E’ questo il principio di diritto che ha chiarito la Corte di Cassazione in tema di fallimento e affitto d’azienda.
Nella specie, la Corte di Appello di Ancona aveva respinto il reclamo da parte di una associazione sindacale tra artigiani avverso la sentenza dichiarativa di fallimento perché l’attività commerciale da essa svolta era di fatto continuata con la stipula del contratto di affitto d’azienda.
Detta associazione aveva, quindi, proposto ricorso per Cassazione denunziando l’erronea valutazione da parte dei giudici di appello in merito alla questione e lamentando la violazione dell’art. 1 l. fall. che richiede la qualità di imprenditore commerciale quale requisito soggettivo del fallimento.

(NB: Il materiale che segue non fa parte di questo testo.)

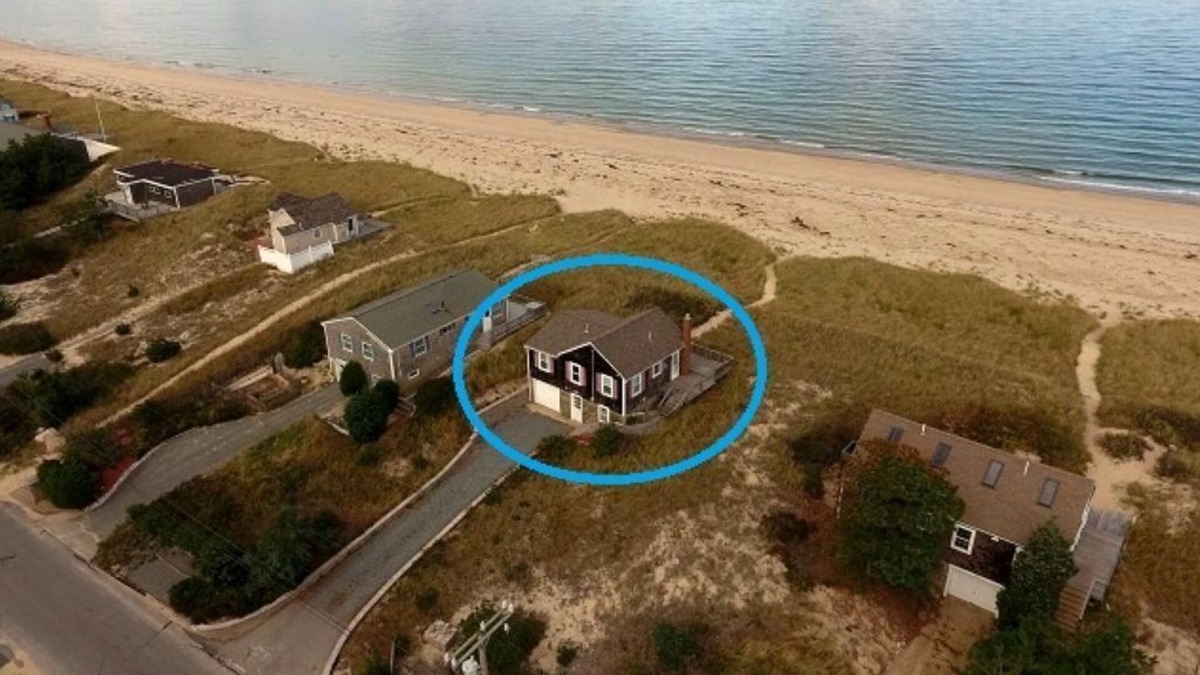 Sagamore Beach Cottage | 233 Phillips Rd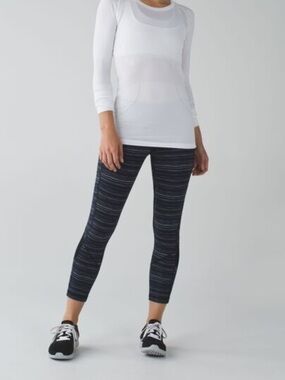 Rare lululemon athletica Pace Rival Crop 22” Cyber Stripe Naval Blue Black Size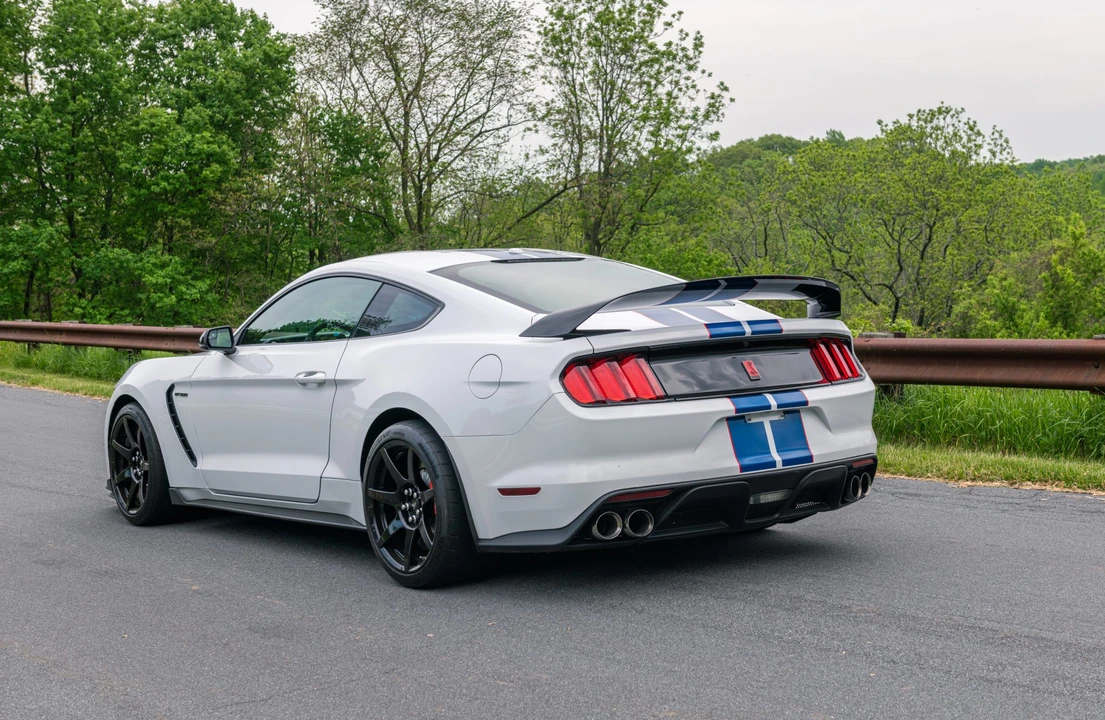 2017 Ford S550 Shelby Mustang GT350R - Image 13 of 31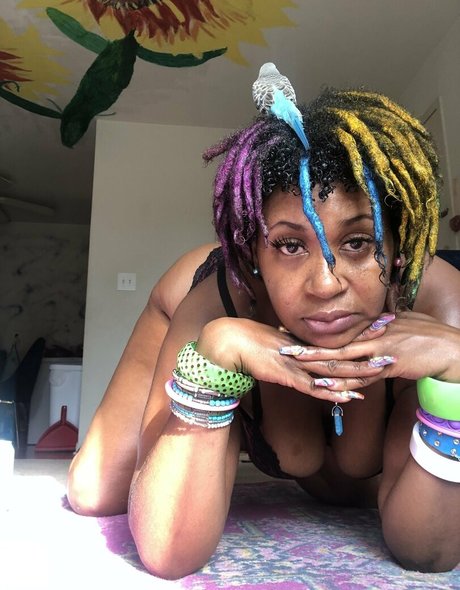 universallovvvve model exclusive archive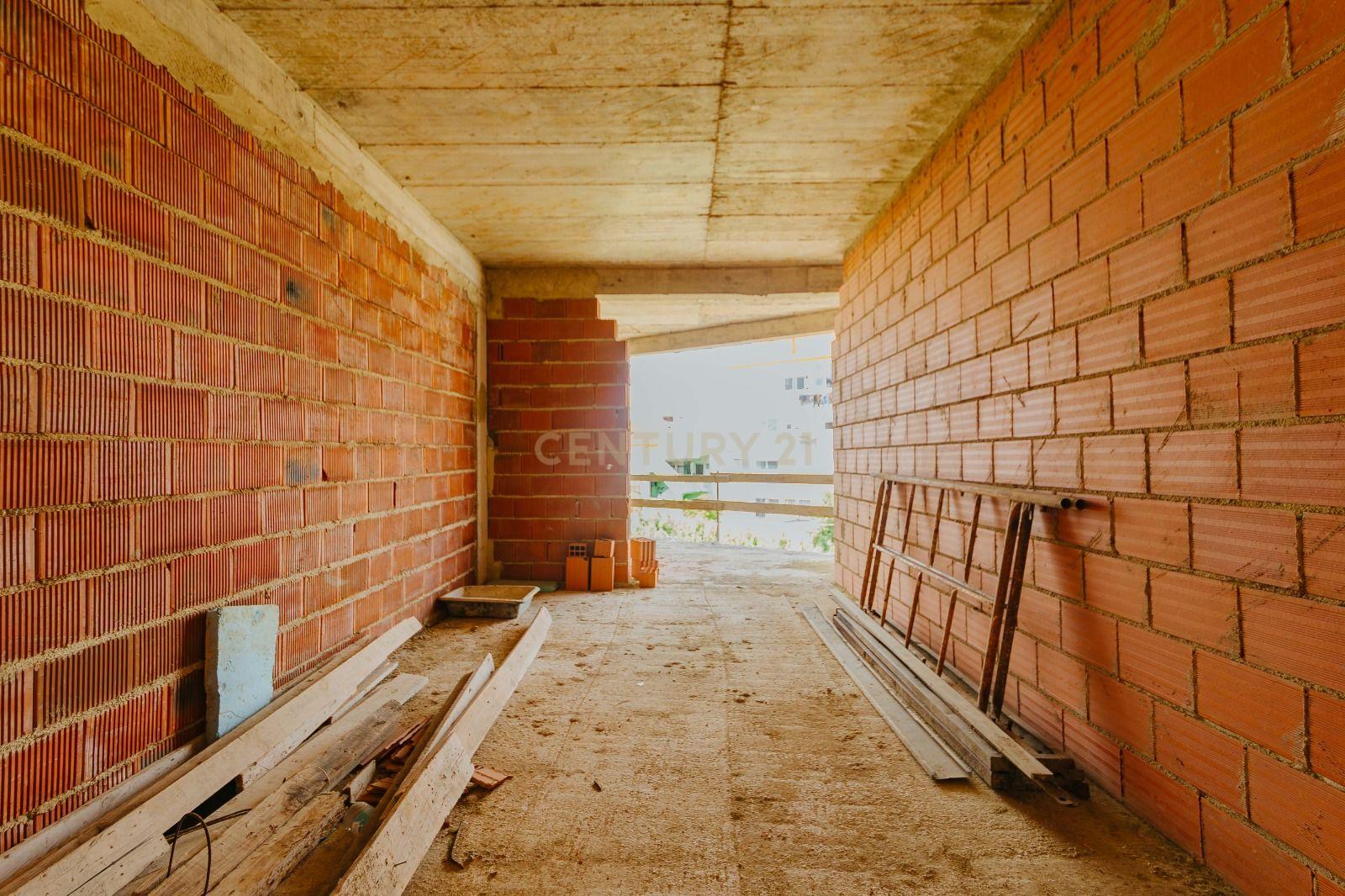 Moradia Unifamiliar de Tipologia T2 em Construção - Image 24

La Suprema Corte, in via preliminare, ha precisato che un’associazione ben può essere assoggettata a fallimento in caso di insolvenza, dovendo riconoscere la qualità di imprenditore commerciale a tutte quelle attività in cui sussista una obiettiva economicità, intesa quale proporzionalità tra costi e ricavi.
La Corte, tuttavia, ha ritenuto che, qualora l’azienda venga concessa in affitto dall’associazione, la circostanza non sia sufficiente per dedurne la compatibilità con la prosecuzione dell’impresa, che va pertanto accertata positivamente.
In conclusione, il Supremo Collegio ha cassato la sentenza impugnata e rinviato la causa alla Corte di Appello di Ancona, la quale dovrà provvedere ad una nuova valutazione dei fatti.